#### Source extract:

>> Begin

AN ENGLISH CUBIST




WILLIAM ROBERTS:

Vorticism and the Politics of

Belles-Lettres-ism


[Vortex Pamphlet No. 5]


For the context in which this pamphlet was published, see John David Roberts, 'A Brief Discussion of the Vortex Pamphlets'. The ellipses in the text are Roberts's own. Text and illustrations © The Estate of John David Roberts. Reproduced with the permission of the William Roberts Society.


A Reply

Readers

Cover and frontispiece for Vortex Pamphlet No. 5



Vorticism
and the
Politics of Belles-Lettres-ism



One afternoon in the summer of 1957 my wife and I were sitting in our dining-room enjoying the view of the sun-lit garden and the canal beyond, when the phone rang. Sarah picked up the receiver and after a pause said, 'A woman is speaking from the Times Literary Supplement office, and wants to know where copies of your pamphlets can be obtained, as they wished to review them.' I replied that I had no Pamphlets myself, nor did I know where any could be got. On another afternoon some months later, when the Plane tree in our garden had begun to cover the grass with its brown shrivelled leaves, the phone bell rang again. Once more over the line from the office of the Times Literary Supplement came a woman's 'Disembodied' voice. It said that they had managed to get copies of the Pamphlets, and a review of them would appear in about a week; she would also like to know their price, as it was customary to give the price when a book was reviewed. It was explained to the enquirer that the pamphlets had not been sold, but had been distributed free. On the 22nd November 1957 a review of my pamphlets with the heading 'Vorticism and the politics of art' was published in the Times Literary Supplement. Promptly, the following week, on the 27th November, a reply to this review from Sir John Rothenstein appeared in the correspondence columns of the 'Supplement'. His communication consisted in fact of two letters, for Sir John had seized with alacrity this opportunity to make public a long letter that he had, some months before, addressed to me, but to which I had not replied.

At first it seemed doubtful whether my letter of reply to Rothenstein would ever get into the columns of the T.L.S.; a good deal of excited argument took place, on the phone, between myself and someone at the T.L.S. editorial room end of the line; my interlocutor was of the opinion that, in the Chantrey dispute between the Tate and the Academy, it was not the Tate Director but the Gallery Trustees as a whole who were responsible for policy.

This objection, however, overlooked the fact that it was not the Trustees who wrote and signed the Daily Telegraph article, but, Sir John Rothenstein. After a time lapse of two weeks, on December 13th, the following letter from me was printed.


Mr. William Roberts, Sir John Rothenstein, and 'a vast tangle of falsehood'


Dear Sir,

In connection with a review of my pamphlets which appeared in your issue of November 22nd, Sir John Rothenstein has seen fit to communicate to you the copy of a letter he sent to me some months ago, and which deals chiefly with the pamphlet I produced in reply to his biographical essay upon myself in his recent book From Lewis to Moore. In this letter Rothenstein refers to 'A reply to my Biographer' as a 'Vast tangle of falsehood'; I would like to examine here some of the examples he has selected.

>> End

#### Task to complete:
Answer these questions about the pamphlet extract.
1. On what date did the Times Literary Supplement publish its review of the pamphlets?
2. On what date was the author's letter of reply printed?
3. What phrase does Rothenstein use for 'A reply to my Biographer'?

#### Provided material:
>> Begin

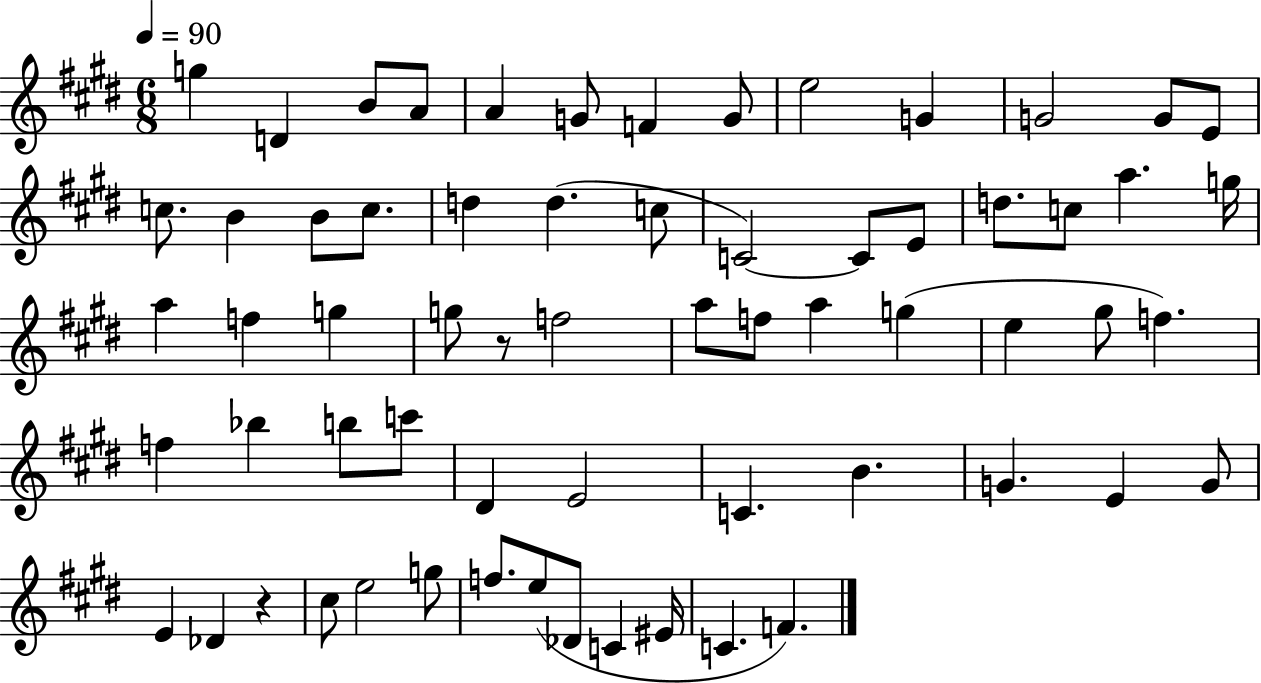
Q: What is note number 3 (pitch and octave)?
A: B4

>> End
>> Begin

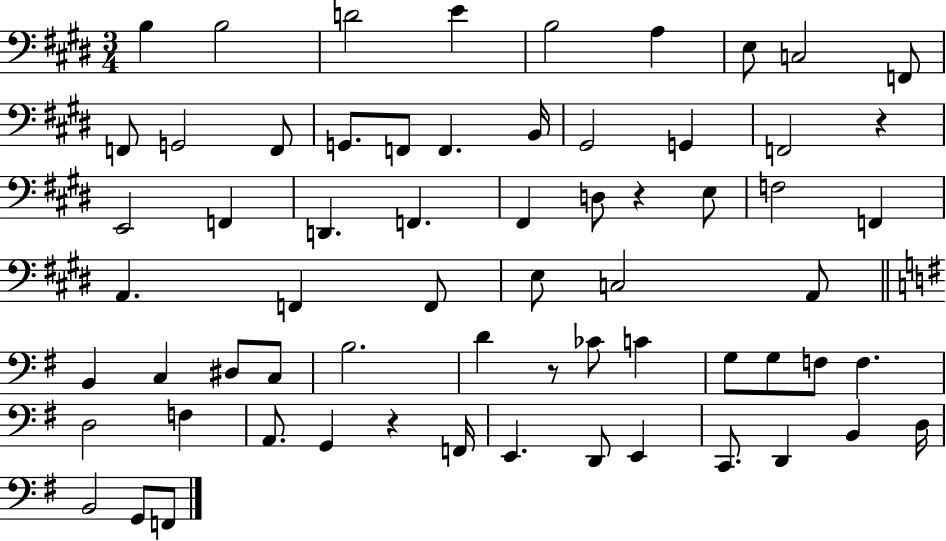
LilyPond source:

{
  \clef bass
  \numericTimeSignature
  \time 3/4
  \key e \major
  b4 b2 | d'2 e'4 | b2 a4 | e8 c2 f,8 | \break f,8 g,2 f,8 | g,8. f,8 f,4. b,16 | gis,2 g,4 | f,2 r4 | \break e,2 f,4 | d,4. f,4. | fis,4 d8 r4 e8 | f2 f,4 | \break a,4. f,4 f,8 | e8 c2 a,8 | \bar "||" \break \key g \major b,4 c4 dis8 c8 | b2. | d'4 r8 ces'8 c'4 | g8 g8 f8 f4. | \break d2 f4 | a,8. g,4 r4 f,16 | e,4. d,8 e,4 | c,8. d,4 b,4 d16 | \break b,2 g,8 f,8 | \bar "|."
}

>> End

#### Response to the task:
1. 22nd November 1957.
2. December 13th.
3. 'Vast tangle of falsehood'.